• Net profit margin for the fourth quarter ended Dec 31, 2023 (4QFY2023) came in at 7.3% from 10% over the same period a year ago. Chairman Datuk Tee Eng Ho noted that the tax rate was higher at 30% versus the usual 24% due to profit from construction of properties yet to be sold.

KUALA LUMPUR (Feb 29): Construction firm Kerjaya Prospek Group Bhd’s net profit margin will likely improve in coming quarters on lower tax and potential writeback in provisions, said its chairman on Thursday.

Net profit margin for the fourth quarter ended Dec 31, 2023 (4QFY2023) came in at 7.3% from 10% over the same period a year ago. Chairman Datuk Tee Eng Ho noted that the tax rate was higher at 30% versus the usual 24% due to profit from construction of properties yet to be sold.

“In future, my tax may be lower, margin may be higher,” he said at an earnings briefing. Further, net profit margin during the quarter was also affected by provisions for delays in construction at older projects, whose progress was disrupted by the pandemic.

Kerjaya Prospek will make provisions while the company "sort [it] out with the client”, he said. “At the end of the day, if we can resolve, we write back,” he added.

Still, Kerjaya Prospek reported a 25% growth in net profit for 4QFY2023, attributable to improved progress for the group’s construction work.

Net profit grew to RM35.74 million or 2.83 sen per share for 4QFY2023 from RM28.6 million or 2.27 sen per share a year ago, while revenue jumped 71% to RM489.04 million from RM285.26 million over the same period, the group disclosed in a stock exchange filing on Thursday.

The construction group declared its fourth interim dividend of two sen per share, with ex-date on March 19 this year.

Net profit for FY2023 grew 15% to RM132.29 million, from RM114.8 million in FY2022, while revenue rose 30% to a record high of RM1.46 billion from RM1.12 billion.

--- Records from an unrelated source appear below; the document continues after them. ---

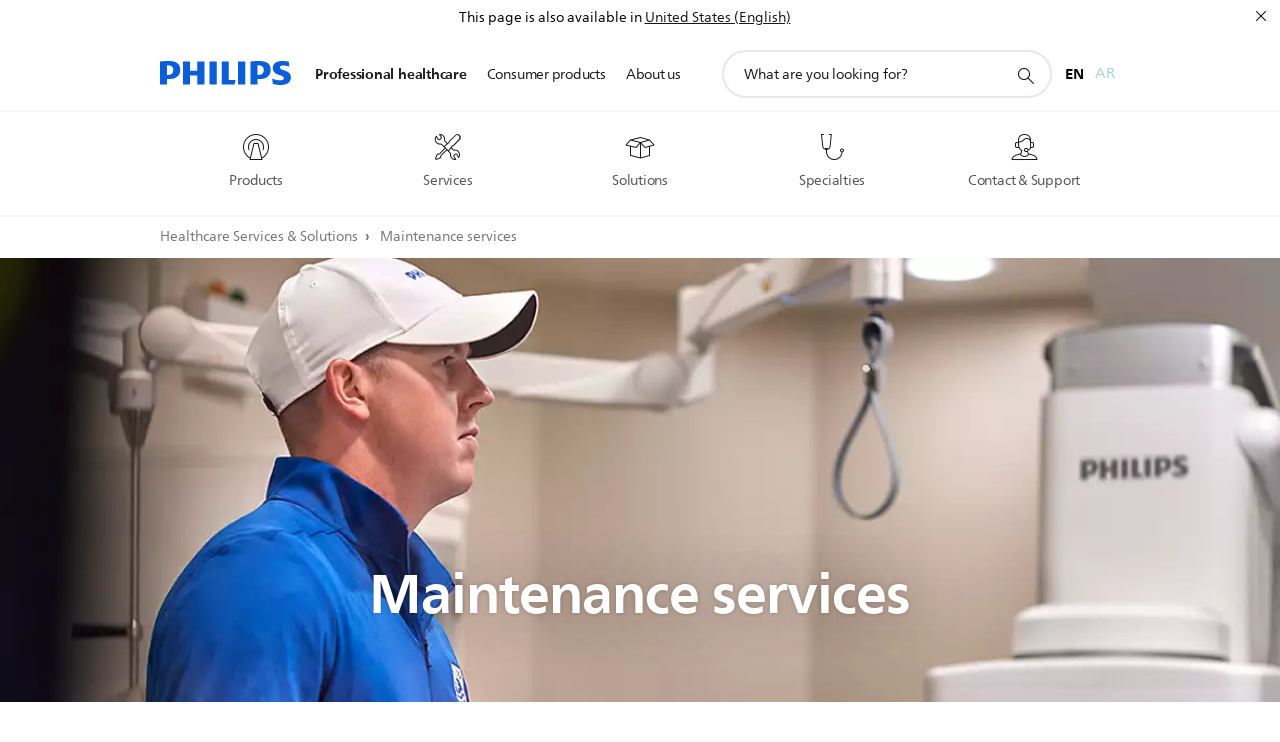

--- FILE ---
content_type: application/javascript; charset=utf-8
request_url: https://s334834414.t.eloqua.com/visitor/v200/svrGP?pps=70&siteid=334834414&ms=722
body_size: 106
content:
function GetElqCustomerGUID(){ return '32f67556-7fbb-4d36-ae81-df48a370b46f'; }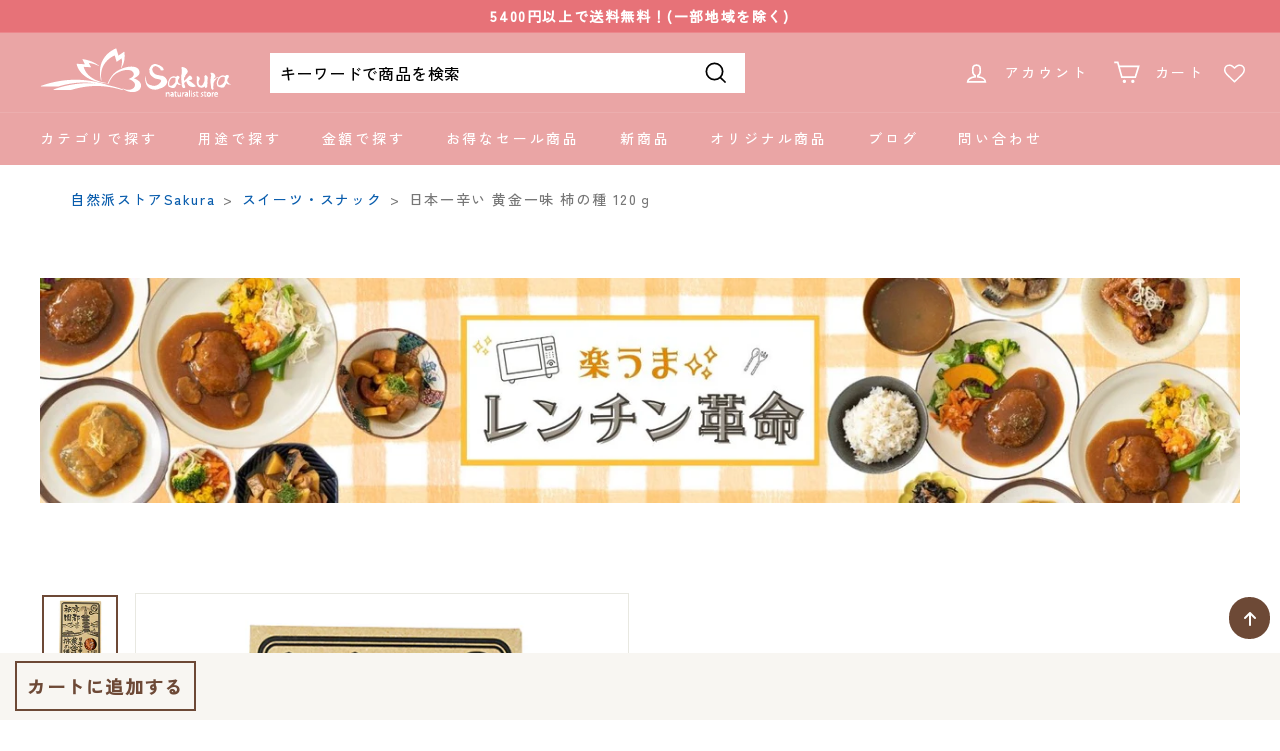

--- FILE ---
content_type: text/javascript
request_url: https://sakurastore.biz/cdn/shop/t/120/assets/fixed-cart.js?v=123600878162320957591759473214
body_size: -613
content:
document.addEventListener("DOMContentLoaded", function () {
  document.querySelector(".fixed_cart").addEventListener("click", function () {
    document.querySelector(".fixed_cart_detail").classList.add("fixed_cart_detail_show");
  });

  document.querySelector(".close_icon").addEventListener("click", function () {
    document.querySelector(".fixed_cart_detail").classList.remove("fixed_cart_detail_show");
  });
});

Kerjaya Prospek said its balance sheet remained healthy as at 4QFY2023, with a net cash position of RM167.2 million and a current ratio of 3.4 times.

“We look forward to replicating our success in 2024 with commendable target contract awards of RM1.5 billion and maintaining a strong profitable track record as a reputable contractor in the industry,” said chief executive officer Tee Eng Tiong.

Eng Tiong said Kerjaya Prospek will continue pursue projects while focusing on the ongoing projects with an outstanding order book of RM4.2 billion as at 4QFY2023, of which 46.2% or RM1.9 billion are related party transactions.

Eng Ho controls about 70% stake in Kerjaya Prospek and 72% interest in real estate developer Kerjaya Prospek Property Bhd. He is also the executive chairman and largest shareholder Eastern & Oriental Bhd with 51% interest.

At the briefing, he said management maintained that targeted job wins for this year to be RM1.5 billion, and the group clinched RM377.8 million contracts year-to-date.

In terms of cost of construction, Eng Ho said building materials prices are stabilising, and he does not foresee renewed volatility in the short term.

Building material prices are “really unlikely” to spike with no signs of rapid turnaround in China’s property market, he noted.

Shares of Kerjaya Prospek were trading five sen or 3% higher at RM1.73 at 3.44pm, giving it a market capitalisation of RM2.19 billion.